Убрав трубку, я снова включился во внутривзводную связь и передал приказ о конкретизации поиска. И вовремя успел, потому что наша машина уже остановилась перед подъездом, который нам следовало посетить. Дверь подъезда имела домофон, но не была закрыта на замок. На четвертый этаж мы поднялись без лифта. На звонок квартирная дверь открылась, и вышел хмурый мужчина с закрученными чуть ли не до бровей усами. Его жены, которая приехала на том поезде, дома не оказалось — ушла к подруге и вернется неизвестно когда, сам он ее с поезда не встречал — был на работе и потому ничего рассказать не может. Чувствовалось, что в этой семье отношения не самые гладкие. Усугублять их не хотелось. Тем не менее я спросил адрес подруги. Оказалось, живет в соседнем подъезде на первом этаже, номер квартиры мужчина не помнил, но дверь была первой налево, значит, отсчет квартир начинался именно с нее. Нетрудно и номер выяснить. Извинившись и попрощавшись, мы с рядовым Самохиным двинулись в соседний подъезд. Там на звонок в нужную квартиру по домофону никто долго не отвечал, но я услышал звук звонка и сообразил, что окно кухни выходит на крыльцо, к тому же оттуда доносились чьи-то голоса, и я продолжил звонить. Наконец приоткрылась не дверь, а то самое окно, и недовольный женский голос с нотками не совсем трезвой вежливости спросил, какого хрена нам надо. Объясняться долго и во всеуслышание было как-то не совсем прилично, и я сунул в приоткрытое окно ствол автомата, требуя открыть двери. То ли вид ствола подействовал, то ли мой серьезный, неприлично трезвый голос, но домофон тут же щелкнул, и Самохин вошел в подъезд, где уже открывалась, судя по звуку, квартирная дверь. Следом за ним двинулся и я.

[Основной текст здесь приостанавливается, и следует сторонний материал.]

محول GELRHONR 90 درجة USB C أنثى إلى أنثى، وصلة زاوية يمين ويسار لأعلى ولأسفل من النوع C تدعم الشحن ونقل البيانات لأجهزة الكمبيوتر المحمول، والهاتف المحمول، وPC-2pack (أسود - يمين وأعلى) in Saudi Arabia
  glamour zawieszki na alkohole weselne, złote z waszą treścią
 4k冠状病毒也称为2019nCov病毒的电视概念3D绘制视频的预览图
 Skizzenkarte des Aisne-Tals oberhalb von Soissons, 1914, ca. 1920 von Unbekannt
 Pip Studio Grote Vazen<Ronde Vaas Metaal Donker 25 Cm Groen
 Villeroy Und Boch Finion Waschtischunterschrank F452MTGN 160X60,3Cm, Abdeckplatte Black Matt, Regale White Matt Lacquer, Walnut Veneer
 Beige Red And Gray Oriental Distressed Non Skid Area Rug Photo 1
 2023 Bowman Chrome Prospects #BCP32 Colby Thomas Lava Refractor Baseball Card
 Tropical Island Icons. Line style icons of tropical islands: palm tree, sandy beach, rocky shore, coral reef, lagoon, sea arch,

Но ни мне, ни рядовому Самохину кавказского гостеприимства оказано не было по той банальной причине, что под столом стояли две уже пустые бутылки, а на самом столе ничего не было. На грязном диване прямо в такой же грязной рабочей одежде спал мужчина. Судя по оставленной в прихожей метле, это был местный дворник. Хозяйка квартиры выслушала фамилию и имя женщины, которую мы искали, и с недовольным видом провела нас на кухню, где за столом сидела полусонная пьяная подруга.
— Загребайте! Она нам уже надоела… — показала на нее рукой хозяйка.
«Загребать» мы никого не собирались. Я только назвал женщину по имени, она подняла на меня мутный взгляд и спросила:
— Ты кто, мент?
— Нет, военный, — ответил я.
— Что, Анвар на меня уже армии нажаловался? Мало того, что менты каждый день приезжают, так теперь и армия. Скоро, похоже, служить призовут.
— Анвар — это… — Валера Самохин характерным движением пальцев нарисовал в воздухе усы, закрученные до бровей.
— Он самый, — ответила хозяйка квартиры. — Мужик ейный… Домой ее не пускает, а разыскивать ментов знакомых шлет… Что с него взять! Сам бывший мент!
Но мне было не до семейных разборок штатной пьяницы и ее подружки. Я вытащил свой «планшетник», нашел сохраненную фотографию собаки и показал им.
— Вот эту собаку видели когда-нибудь? Или просто похожую?
Они долго и тупо рассматривали снимок, и наконец хозяйка соизволила ответить:
— Не-а… На наших дворовых не похожа… У нас во дворе сплошь чистопородные дворяне живут… Мы им с мусоропровода жратву таскаем. Люди так не жрут, как они…
Но ее подруга вдруг словно протрезвела. В замутненных глазах на секунду появился откровенный ужас. Она вспомнила, видимо, вчерашнюю бомбардировку перрона на железнодорожном вокзале, и это воспоминание вызвала именно фотография собаки — в этом у меня сомнений не было.
— Ну… — поторопил женщину рядовой Самохин. — Говори, пока менты не приехали и не помешали… Где ты эту собаку видела?